=== SET OF TASKS ===
1 – From the piece on John Baker and Celebrate Recovery, list every sport John Baker lettered in during high school.
2 – Rewrite the part of the Celebrate Recovery piece starting with "As he worked" and going on through "she was seeing.", putting "spouse" wherever "wife" appears.
3 – Carry on the piece about John Baker and Celebrate Recovery from its final sentence.

==== PAGE

Monday, November 25, 2013

Dead Man Walkin’

Celebrate Recovery is on to something big.  From humble beginnings over 20 years ago, it’s now in over 20,000 churches worldwide.  Conceived as a 12-step program similar to AA, but that is explicitly Christian, it is changing lives in profound ways, and growing beyond the wildest expectations of its founders.  It will definitely be an important component of our program at CrossRoads.

In the beginning, John Baker had gone from victory to victory in his life.  In high school he lettered in basketball, baseball and track, and was class president.  Yet he had two incompatible personality traits that caused a burning emptiness inside.  As he puts it himself, he was a “walking, talking paradox – a combination of the lowest possible self-esteem and the world’s largest ego”.  And once in college, he discovered what he thought was the solution to his problem – alcohol. 

After college, his success – and his drinking – went on to new heights.  He joined the Air Force, became a pilot, and spent lots of time in the officers’ club.  Later he earned an MBA, got a job in the corporate world, and having met and married Cheryl while still in college, they started raising a family.  But all the while, beneath the surface of this idyllic dream, he still felt like a dead man inside.

His drinking got worse and worse, and soon was out of control.  He woke up one morning and knew that he couldn’t take another drink, but realized down deep that he couldn’t live without one.  When he hit his personal bottom, he started attending AA meetings with a vengeance – more than 90 meetings in 90 days.
As he worked the steps, however, he started cleaning up.  He was working on the hurts, habits and hang-ups that had led to his trying to drown the emptiness he felt with alcohol.  And as he faced and dealt with each demon, his wife, from whom he was separated by that time, started to see the change in him, and liked what she was seeing.

The big breakthrough came when he learned that she and the kids had started attending a local church, and invited him to come with them.  He accepted, and God started working a whole new set of miracles in his heart.  He learned that Jesus, in the greatest sermon ever preached – the sermon on the mount – laid out the principles on which all people would be wise to build their lives.  They’re called the beatitudes. 
As he learned these life-changing principles, he realized that in them lay all the principles by which he could not only defeat his dependency on alcohol, but to attain an abundance in his life that would truly set him free.  AA had taught him to yield his life and will to a “Higher Power”, and he knew in his heart that the true Higher Power was and is Jesus, the Lamb of God, who takes away the sins of the world!  Yet when he shared his awesome discovery at AA meetings he was mocked!  He developed a deep longing to join in fellowship with other believers who were struggling as he was.  He wrote to the pastor of his church, Rick Warren, and described a vision God gave him for a Christian Recovery program, and Warren said “Great John, you do it!

========
==== DATA EXTRACT

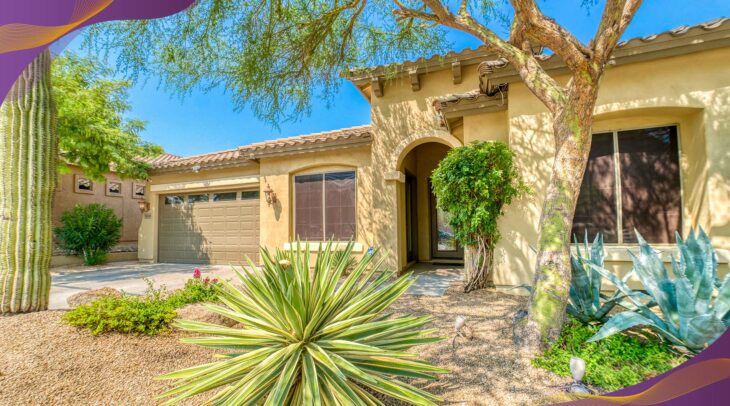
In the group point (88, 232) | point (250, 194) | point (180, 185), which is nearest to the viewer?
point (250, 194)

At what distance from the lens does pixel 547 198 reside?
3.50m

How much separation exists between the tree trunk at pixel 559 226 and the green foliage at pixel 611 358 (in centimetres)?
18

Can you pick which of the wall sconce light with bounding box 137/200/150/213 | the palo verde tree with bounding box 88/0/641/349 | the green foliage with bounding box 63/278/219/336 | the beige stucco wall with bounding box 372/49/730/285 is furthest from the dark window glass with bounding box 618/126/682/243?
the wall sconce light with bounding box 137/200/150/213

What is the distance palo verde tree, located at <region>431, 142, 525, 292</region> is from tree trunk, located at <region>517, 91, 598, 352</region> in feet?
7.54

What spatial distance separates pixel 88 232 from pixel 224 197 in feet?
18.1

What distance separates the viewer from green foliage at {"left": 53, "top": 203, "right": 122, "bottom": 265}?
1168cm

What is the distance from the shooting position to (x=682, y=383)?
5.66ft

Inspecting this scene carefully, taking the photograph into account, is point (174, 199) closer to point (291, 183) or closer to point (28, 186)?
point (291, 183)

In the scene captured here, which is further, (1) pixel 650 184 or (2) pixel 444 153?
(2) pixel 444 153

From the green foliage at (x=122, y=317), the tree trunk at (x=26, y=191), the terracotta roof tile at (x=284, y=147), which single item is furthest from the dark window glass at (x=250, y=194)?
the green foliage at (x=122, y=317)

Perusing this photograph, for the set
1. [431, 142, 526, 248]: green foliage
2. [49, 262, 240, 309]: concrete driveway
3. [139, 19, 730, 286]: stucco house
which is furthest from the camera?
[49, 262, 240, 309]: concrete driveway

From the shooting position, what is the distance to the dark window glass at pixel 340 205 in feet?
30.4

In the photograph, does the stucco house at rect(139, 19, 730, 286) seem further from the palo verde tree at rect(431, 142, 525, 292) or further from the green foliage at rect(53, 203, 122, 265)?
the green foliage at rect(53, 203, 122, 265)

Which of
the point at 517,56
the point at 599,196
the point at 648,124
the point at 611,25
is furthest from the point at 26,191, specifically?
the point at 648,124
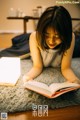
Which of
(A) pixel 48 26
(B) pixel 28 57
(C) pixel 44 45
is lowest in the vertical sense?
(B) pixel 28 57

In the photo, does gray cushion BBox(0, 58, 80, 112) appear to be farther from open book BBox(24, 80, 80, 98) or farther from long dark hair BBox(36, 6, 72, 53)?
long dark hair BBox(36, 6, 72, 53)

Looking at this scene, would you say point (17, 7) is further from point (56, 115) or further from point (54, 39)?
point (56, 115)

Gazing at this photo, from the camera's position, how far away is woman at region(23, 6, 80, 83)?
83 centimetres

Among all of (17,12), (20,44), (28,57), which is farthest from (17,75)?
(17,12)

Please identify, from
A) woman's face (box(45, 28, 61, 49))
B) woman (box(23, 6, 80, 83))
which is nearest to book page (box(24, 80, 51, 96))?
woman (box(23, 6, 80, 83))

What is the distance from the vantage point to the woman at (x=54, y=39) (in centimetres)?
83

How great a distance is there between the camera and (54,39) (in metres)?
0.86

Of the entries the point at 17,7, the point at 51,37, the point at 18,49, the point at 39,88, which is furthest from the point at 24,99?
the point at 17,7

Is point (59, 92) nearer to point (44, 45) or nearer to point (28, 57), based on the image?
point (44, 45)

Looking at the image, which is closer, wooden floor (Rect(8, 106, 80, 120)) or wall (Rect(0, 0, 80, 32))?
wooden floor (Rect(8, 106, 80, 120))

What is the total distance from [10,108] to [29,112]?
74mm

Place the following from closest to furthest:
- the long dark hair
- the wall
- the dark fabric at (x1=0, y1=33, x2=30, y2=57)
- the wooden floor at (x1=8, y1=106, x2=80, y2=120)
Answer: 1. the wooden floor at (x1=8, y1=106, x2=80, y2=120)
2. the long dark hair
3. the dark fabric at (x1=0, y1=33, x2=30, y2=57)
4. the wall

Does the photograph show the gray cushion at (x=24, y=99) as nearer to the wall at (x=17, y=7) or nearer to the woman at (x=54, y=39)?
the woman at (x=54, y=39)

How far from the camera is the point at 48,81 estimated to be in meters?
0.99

========

=== EXERCISE RESPONSES ===
1 –
basketball
baseball
track

2 –
As he worked the steps, however, he started cleaning up.  He was working on the hurts, habits and hang-ups that had led to his trying to drown the emptiness he felt with alcohol.  And as he faced and dealt with each demon, his spouse, from whom he was separated by that time, started to see the change in him, and liked what she was seeing.

3 –
John left the corporate world, entered seminary, and started to meet with other folks in his church who wanted to recover from their own hurts, habits and hang-ups.  Celebrate Recovery, from a humble beginning in Saddleback Church, became the gold standard of recovery programs.

Along the way, something else profound started to happen.  At most churches, the washed, smiling, “normal” people met for Sunday services up in the main hall, while downstairs, the recovery people would meet for their own weekly service, and break into small groups to share and work the steps and principles.  Many of the upstairs people thought of themselves as not really needing to recover from addictive behavior, so it was often like two very different churches, meeting in the same building.
Gradually, though, some of the upstairs people would start to check out what was going on downstairs, and to realize that CR might be a way to fix a loved one who did struggle with something.  So they would go downstairs to check it out.  Before you knew it, many of those people started to realize that God wanted them to work on a few things in their own lives.  Eventually it became pretty well known that nearly everyone has something they’re struggling with, and that the principles on which CR is based are good for everyone to dig down deeply into.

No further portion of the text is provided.